Orang-orang mati serempak, bagaikan biang (sejenis gelagah) yang rebah ditiup angin kencang.
Pada bulan November 1918, terjadi peristiwa wabah yang menggemparkan. Di Toraja, banyak sekali orang yang mati karenanya dan berlangsung hampir setiap hari. Misionaris D.C. Prins yang bertugas di Makale pada saat itu menggambarkan wabah yang sangat mengerikan tersebut menelan korban sekitar 20% penduduk di Ma’kale dan korban yang lebih banyak lagi di Rantepao. Keterangan dari misionaris Belksma yang bertugas di Rantepao menyebutkan bahwa perkiraan jumlah orang yang meninggal pada saat itu mencapai 10.000 orang: 4.000 orang di Ma’kale dan 6.000 orang di Rantepao. Karena banyaknya orang yang mati, orang Toraja menyebutnya sebagai era ra’ba biang: orang-orang yang mati bagaikan biang (sejenis gelagah) yang rebah (ra’ba) serempak ditiup angin kencang.
Nyaris tidak ada ritual besar yang diadakan saat itu.

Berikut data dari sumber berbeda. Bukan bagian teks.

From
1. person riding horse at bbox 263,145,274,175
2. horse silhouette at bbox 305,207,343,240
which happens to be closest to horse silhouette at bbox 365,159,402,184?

Cerita-cerita yang beredar di Toraja sampai sekarang mengatakan bahwa banyak orang mati yang ‘dimasukkan begitu saja’ ke dalam lo’ko’ (kuburan keluarga dari batu besar/tebing yang dilubangi atau kuburan pada gua-gua alami). ‘Dimasukkan begitu saja’ bermakna dikubur seketika tanpa melalui ritual-ritual yang kompleks sebagaimana biasanya, juga tanpa harus memotong kerbau.
Ne' Tato' Dena menuturkan:
Ketika peristiwa ra’ba biang, dalam setiap KK (maksudnya Kepala Keluarga), mintu’ pa’dukkuan api (semua rumah tangga), pasti ada yang mati, bahkan ada yang meninggal semua dalam keluarga. Peristiwa itu terjadi sekitar 1918. Musibah, semua mati serempak. Orang-orang yang pulang menguburkan, banyak yang dikuburkan keesokan harinya karena meninggal tidak lama setelah pulang menguburkan anggota keluarganya. Pada saat itulah dirembangan palungan, digente’ (disebut sebagai) ra’ba biang.
Dirembangan palungan artinya tempat makanan babi dipukul berkali-kali sebagai pertanda bahwa setiap orang yang mati sudah dapat dikuburkan. Tindakan simbolik ini dianggap sudah menggantikan kewajiban memotong babi dan kerbau, mengingat situasi pada saat itu yang tidak memungkinkan. Cukup dimandikan, setelah itu dirembangan palungan, lalu jenazah dibawa ke kubur oleh keluarga tanpa harus memanggil para pemimpin agama.
Ketika musibah itu terjadi, banyak desas-desus yang beredar di masyarakat mengenai penyebab wabah tersebut. Ada yang mengatakan bahwa ini diakibatkan karena banyak orang tidak lagi mengikuti Aluk (ajaran/keprcayaan/ritual) yang diturunkan oleh leluhur karena masuknya Aluk Balanda (agama Kristen dan adat orang Belanda), ada juga yang beranggapan ini diakibatkan oleh pembunuhan A.A. van de Loosdrecht (misionaris Protestan) setahun sebelumnya, dan berbagai anggapan lainnya.
Ternyata wabah ini merajalela di seluruh dunia, yang terkenal dengan sebutan 'flu Spanyol'. Wabah tersebut termasuk salah satu wabah paling mematikan yang pernah dialami dunia. Bayangkan saja, diperkirakan 50 juta orang meninggal pada saat itu. Selengkapnya bisa dibaca di Flu Spanyol, Lebih Mematikan dari Perang Dunia
Kenangan tentang era ra'ba biang ini masih terpelihara dalam tradisi lisan orang Toraja, dimana kisah tersebut dituturkan terus menerus. Mungkin saja, ini disebabkan karena begitu kuatnya tradisi yang menyangkut kematian dan pemakaman di Toraja.